New type of dinosaur found in Antarctic

Copyright © 1999 Nando Media
Copyright © 1999 Reuters News Service

By GILBERT LE GRAS

BUENOS AIRES (July 20, 1999 4:08 p.m. EDT http://www.nandotimes.com) - Fossils from a newly discovered land-roving dinosaur adapted to a temperate climate was unearthed earlier this year on an Antarctic island near the tip of South America.

The shin and splint bones and part of the thigh bone of a 12-foot long biped herbivore were discovered in February on the rocky beach of James Ross Island, 30 miles south of Argentina's Marambio Base at the tip of the Antarctic peninsula.

Uncertain of what they had found, two geologists from the Antarctic Institute of Argentina showed the 74-million-year-old fossilized bones to Fernando Novas, a paleontologist with the Argentine Museum of Natural Sciences.

"This was a type of dinosaur as yet unknown. Now five species of dinosaurs have been discovered in Antarctica," Novas told Reuters on Tuesday.

The plant-eating member of the Iguanodon genus, a type of dinosaur first discovered in Britain, had four limbs, a long tail and a short neck, stood upright and lived in what was a temperate climate, he said.

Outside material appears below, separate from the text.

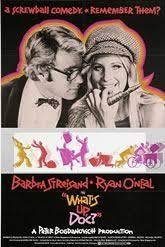 Underrated Movie 152 What S Up Doc Movie Posters Barbra Streisand Love Movie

The discovery shows dinosaurs may have been able to adapt to different types of climates, such as the Antarctic climate of the time where average water temperature ranged from 50 to 55 degrees Fahrenheit, Novas added.

Before this discovery, four different types of dinosaurs - the aquatic mosasaur and land-roving hypsilophodon, ankylosaurus and hadrosaurus - had been found in Antarctica.

Another expedition led by Jim Martin of the Museum of Geology in South Dakota, found the remains of the duck-billed hadrosaur on the remote Vega and Seymour Islands, also near the tip of South America in early 1998.

"Dinosaur fossils from this part of Antarctica will always be relatively rare because the rocks were deposited in a shallow marine setting. Therefore, the dinosaur remains are those that were washed out from shore," Martin told Reuters.

He said last year's hadrosaur find was the "first concrete proof" that Argentina and Antarctica were connected during the age of dinosaurs.

Novas agreed.

"Certainly Antarctica was populated with dinosaurs but most of the continent is covered in ice which makes it difficult to excavate," he said.